If you’re thinking about building a retaining wall on your property, you might be a little overwhelmed by all your options. The whole idea can be confusing, making it difficult to decide what type of materials you should use in your case. To help steer you in the right direction, here are some things you’ll want to think about when it comes to retaining wall materials.
If your retaining wall is mainly for creating a flower bed, you’ll have vastly different needs from someone who’s doing an excavation or trying to level out their yard. Castle wall-type blocks that interlock are popular choices for these types of walls. They’re actually made of concrete, and provide enough weight and stability for this case. Wood, stones, bricks, or even railroad ties can also be used for these smaller walls. All of these can be relatively simple to install yourself up to a few feet tall. However, be sure to do your homework and get some guidance from someone with experience.

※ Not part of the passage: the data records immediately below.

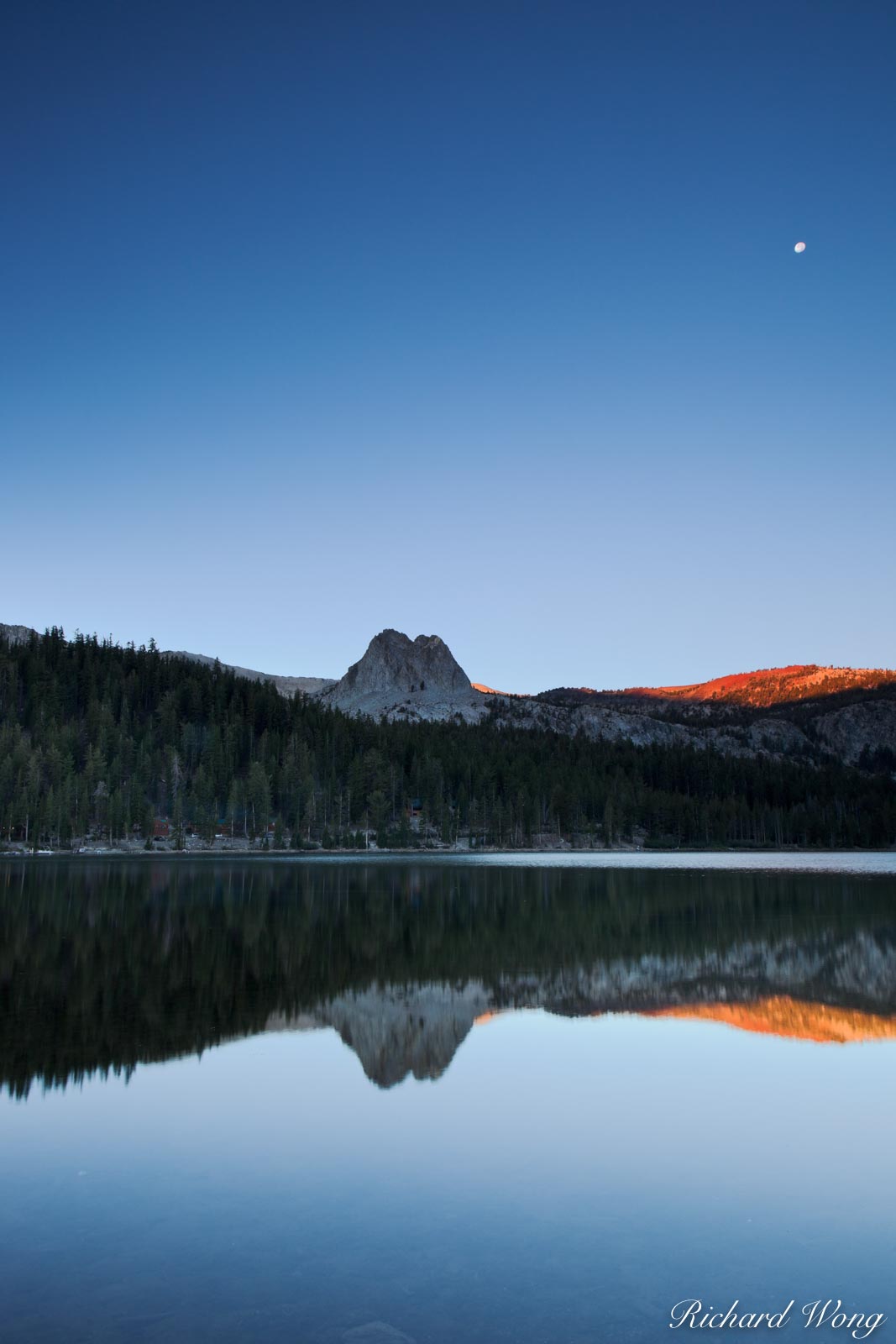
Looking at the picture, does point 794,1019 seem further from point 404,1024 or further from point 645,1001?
point 404,1024

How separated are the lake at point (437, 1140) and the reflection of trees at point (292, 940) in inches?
9.7

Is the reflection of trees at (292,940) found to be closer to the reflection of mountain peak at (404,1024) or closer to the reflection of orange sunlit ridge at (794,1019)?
the reflection of mountain peak at (404,1024)

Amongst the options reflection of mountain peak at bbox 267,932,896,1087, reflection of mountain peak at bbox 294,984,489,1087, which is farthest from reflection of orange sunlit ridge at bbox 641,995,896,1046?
reflection of mountain peak at bbox 294,984,489,1087

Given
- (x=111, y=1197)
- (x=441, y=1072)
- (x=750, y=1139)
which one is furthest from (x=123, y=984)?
(x=750, y=1139)

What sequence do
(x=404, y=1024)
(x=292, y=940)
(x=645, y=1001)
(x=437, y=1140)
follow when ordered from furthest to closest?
(x=292, y=940)
(x=645, y=1001)
(x=404, y=1024)
(x=437, y=1140)

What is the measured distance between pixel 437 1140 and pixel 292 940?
25327 mm

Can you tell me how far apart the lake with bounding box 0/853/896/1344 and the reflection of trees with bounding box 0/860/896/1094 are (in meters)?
0.25

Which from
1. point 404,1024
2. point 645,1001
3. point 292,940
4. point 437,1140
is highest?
point 437,1140

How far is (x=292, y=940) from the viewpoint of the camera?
39.1m

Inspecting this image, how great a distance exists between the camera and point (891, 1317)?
9094mm

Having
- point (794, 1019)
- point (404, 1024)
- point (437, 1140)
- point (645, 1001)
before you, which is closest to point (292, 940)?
point (404, 1024)

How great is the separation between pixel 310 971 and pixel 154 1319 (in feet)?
74.5

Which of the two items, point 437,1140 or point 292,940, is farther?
point 292,940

You certainly don’t want your hard work to go to waste with a collapsing wall.
For a large retaining wall, you’ll likely require some engineering help. Large boulders, concrete or stone block, formed concrete, or natural or simulated stone may be used, depending on your situation and structural needs.

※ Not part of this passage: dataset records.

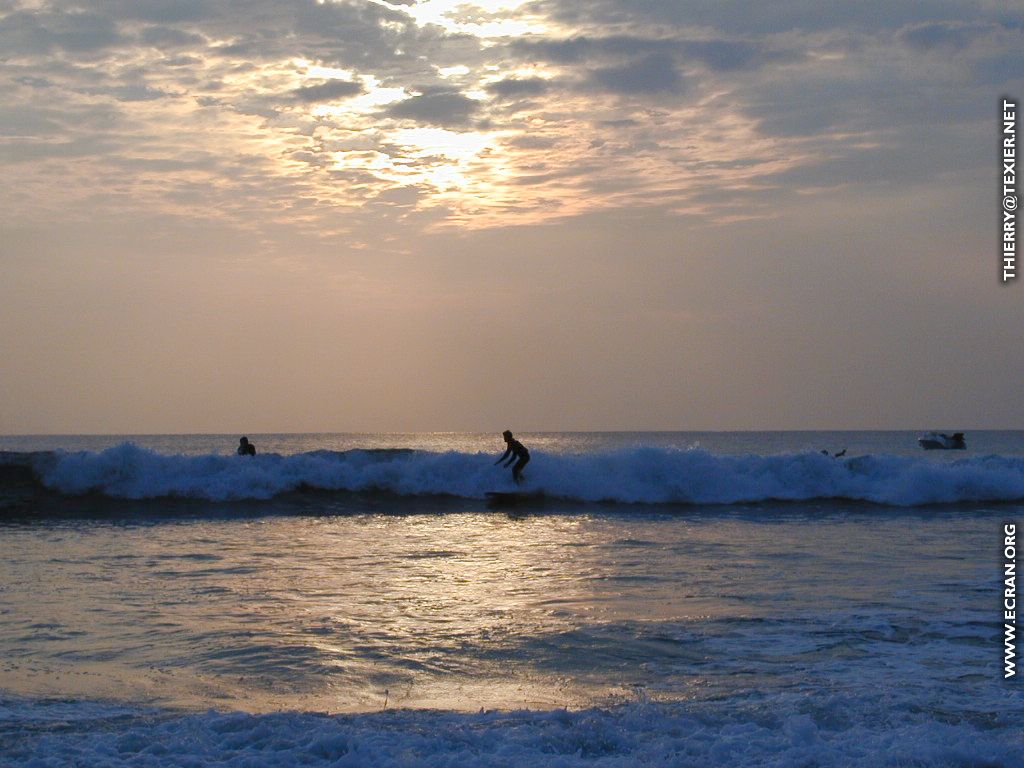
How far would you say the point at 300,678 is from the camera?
8336 millimetres

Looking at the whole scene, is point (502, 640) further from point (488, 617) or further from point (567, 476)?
point (567, 476)

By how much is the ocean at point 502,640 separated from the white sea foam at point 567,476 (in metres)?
3.29

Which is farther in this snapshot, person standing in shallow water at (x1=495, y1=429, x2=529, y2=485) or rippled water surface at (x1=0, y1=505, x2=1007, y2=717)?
person standing in shallow water at (x1=495, y1=429, x2=529, y2=485)

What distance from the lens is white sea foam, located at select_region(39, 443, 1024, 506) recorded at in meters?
25.8

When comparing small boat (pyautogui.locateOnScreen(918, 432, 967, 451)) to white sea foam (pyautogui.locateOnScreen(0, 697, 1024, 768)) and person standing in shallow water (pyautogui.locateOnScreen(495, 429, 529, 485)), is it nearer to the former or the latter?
person standing in shallow water (pyautogui.locateOnScreen(495, 429, 529, 485))

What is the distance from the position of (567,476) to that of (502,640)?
17585 mm

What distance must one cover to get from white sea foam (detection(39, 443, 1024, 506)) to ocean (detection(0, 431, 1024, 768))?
3292mm

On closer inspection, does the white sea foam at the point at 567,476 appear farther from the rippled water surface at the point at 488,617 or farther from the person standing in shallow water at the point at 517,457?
the rippled water surface at the point at 488,617

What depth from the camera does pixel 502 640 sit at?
31.7ft

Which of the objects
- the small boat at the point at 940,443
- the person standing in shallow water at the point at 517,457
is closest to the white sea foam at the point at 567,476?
the person standing in shallow water at the point at 517,457

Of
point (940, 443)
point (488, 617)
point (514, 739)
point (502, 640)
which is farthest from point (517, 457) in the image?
point (940, 443)

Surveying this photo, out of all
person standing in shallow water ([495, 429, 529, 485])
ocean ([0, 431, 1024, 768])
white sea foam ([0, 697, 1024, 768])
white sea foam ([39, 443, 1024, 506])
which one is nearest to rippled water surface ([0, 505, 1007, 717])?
ocean ([0, 431, 1024, 768])

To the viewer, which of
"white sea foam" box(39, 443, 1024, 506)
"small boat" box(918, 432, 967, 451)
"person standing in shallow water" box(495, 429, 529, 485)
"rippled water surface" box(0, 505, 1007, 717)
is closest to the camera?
"rippled water surface" box(0, 505, 1007, 717)

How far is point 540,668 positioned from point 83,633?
16.3ft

Retaining walls need proper drainage and materials in order to avoid moisture-related failures or rot. For example, a retaining wall made of wood will require treated lumber to reduce water damage and increase longevity. Stone, brick, or concrete holds up better to water, but still need proper drainage to protect structural integrity. This may demand different types of soil fill, gravel-lined beds, or even an engineered drainage system. If your specific location could complicate any moisture issues, be sure to talk to an expert before trying to build a retaining wall yourself. Any wall is going to need effective drainage.
Consider how you want your finished wall to look. Sure, you could have it made from concrete (cinder) block, but think about how much you’ll be looking at the wall. Will it be in plain sight? Could you turn it into a stunning architectural feature as well as a functional wall?

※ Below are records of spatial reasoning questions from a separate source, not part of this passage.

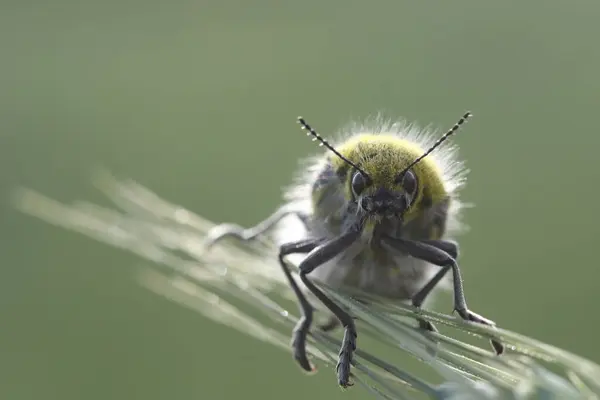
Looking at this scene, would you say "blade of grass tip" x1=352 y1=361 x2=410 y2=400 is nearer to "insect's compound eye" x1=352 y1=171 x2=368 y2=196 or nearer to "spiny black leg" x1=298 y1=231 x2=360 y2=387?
"spiny black leg" x1=298 y1=231 x2=360 y2=387

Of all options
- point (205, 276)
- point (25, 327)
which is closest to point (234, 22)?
point (25, 327)

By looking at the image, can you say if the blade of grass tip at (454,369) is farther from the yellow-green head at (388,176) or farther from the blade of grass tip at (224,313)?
the yellow-green head at (388,176)

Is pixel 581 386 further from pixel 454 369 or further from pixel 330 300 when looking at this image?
pixel 330 300

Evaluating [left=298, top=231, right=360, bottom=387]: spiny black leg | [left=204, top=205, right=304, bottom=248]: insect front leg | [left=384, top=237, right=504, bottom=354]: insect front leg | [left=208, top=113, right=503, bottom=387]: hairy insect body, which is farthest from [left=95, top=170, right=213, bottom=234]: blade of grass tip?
[left=384, top=237, right=504, bottom=354]: insect front leg

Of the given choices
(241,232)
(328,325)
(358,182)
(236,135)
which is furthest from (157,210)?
(236,135)

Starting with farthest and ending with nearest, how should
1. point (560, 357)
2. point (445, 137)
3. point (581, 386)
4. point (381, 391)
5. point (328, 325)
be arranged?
point (328, 325)
point (445, 137)
point (381, 391)
point (560, 357)
point (581, 386)

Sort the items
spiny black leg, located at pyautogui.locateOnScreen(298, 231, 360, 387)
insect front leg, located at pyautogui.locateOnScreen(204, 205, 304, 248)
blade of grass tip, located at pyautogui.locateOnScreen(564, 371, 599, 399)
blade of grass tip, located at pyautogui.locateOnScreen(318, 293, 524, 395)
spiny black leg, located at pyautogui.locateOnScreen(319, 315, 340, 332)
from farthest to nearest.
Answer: insect front leg, located at pyautogui.locateOnScreen(204, 205, 304, 248)
spiny black leg, located at pyautogui.locateOnScreen(319, 315, 340, 332)
spiny black leg, located at pyautogui.locateOnScreen(298, 231, 360, 387)
blade of grass tip, located at pyautogui.locateOnScreen(318, 293, 524, 395)
blade of grass tip, located at pyautogui.locateOnScreen(564, 371, 599, 399)
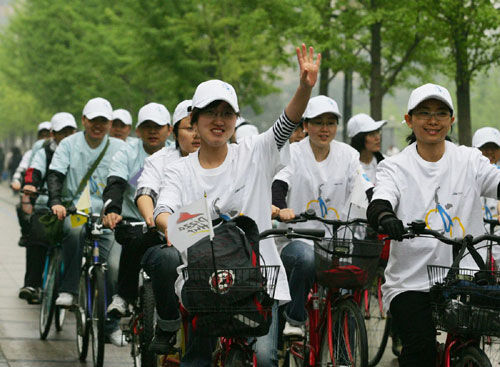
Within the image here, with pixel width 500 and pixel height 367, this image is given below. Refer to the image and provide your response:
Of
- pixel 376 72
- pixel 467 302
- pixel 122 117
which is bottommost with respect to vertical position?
pixel 467 302

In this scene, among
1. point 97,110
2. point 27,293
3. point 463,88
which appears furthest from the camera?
point 463,88

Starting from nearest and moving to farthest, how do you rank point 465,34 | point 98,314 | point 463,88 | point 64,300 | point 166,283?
1. point 166,283
2. point 98,314
3. point 64,300
4. point 465,34
5. point 463,88

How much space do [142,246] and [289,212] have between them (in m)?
1.35

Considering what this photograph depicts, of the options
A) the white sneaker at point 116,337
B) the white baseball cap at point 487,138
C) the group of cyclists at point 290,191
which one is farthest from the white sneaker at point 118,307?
the white baseball cap at point 487,138

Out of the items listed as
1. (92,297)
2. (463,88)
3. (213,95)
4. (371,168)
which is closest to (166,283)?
(213,95)

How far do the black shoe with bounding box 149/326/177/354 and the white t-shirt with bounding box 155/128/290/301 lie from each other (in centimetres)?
111

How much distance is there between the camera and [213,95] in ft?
15.5

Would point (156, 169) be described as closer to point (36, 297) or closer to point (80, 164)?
point (80, 164)

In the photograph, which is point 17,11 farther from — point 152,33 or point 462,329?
point 462,329

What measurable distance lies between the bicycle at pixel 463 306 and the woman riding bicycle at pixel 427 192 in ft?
0.68

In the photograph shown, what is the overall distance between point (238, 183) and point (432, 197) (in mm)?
1014

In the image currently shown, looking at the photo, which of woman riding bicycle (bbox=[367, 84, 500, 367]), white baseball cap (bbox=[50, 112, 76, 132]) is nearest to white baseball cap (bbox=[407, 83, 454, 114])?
woman riding bicycle (bbox=[367, 84, 500, 367])

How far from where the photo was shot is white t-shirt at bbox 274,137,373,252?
22.5 feet

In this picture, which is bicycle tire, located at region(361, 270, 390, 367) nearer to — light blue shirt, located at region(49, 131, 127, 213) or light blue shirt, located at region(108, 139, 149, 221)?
light blue shirt, located at region(108, 139, 149, 221)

Different materials provide different aesthetic effects. Some people choose to use concrete as a structural material, and have their walls faced with real or simulated stone veneer. Some people coat their walls in stucco, or have concrete walls stained and stamped for a more pleasing look. Boulders can be used even for larger walls, and a lot of people like the natural color variations.
When planning your retaining wall, think about its size and function, as well as the potential for visual appeal. But above all, consider its purpose as a structure and do everything you can to ensure safety. With the proper materials, construction, and drainage, your wall can do the job for many years. For best results, get some expert help from an experienced professional.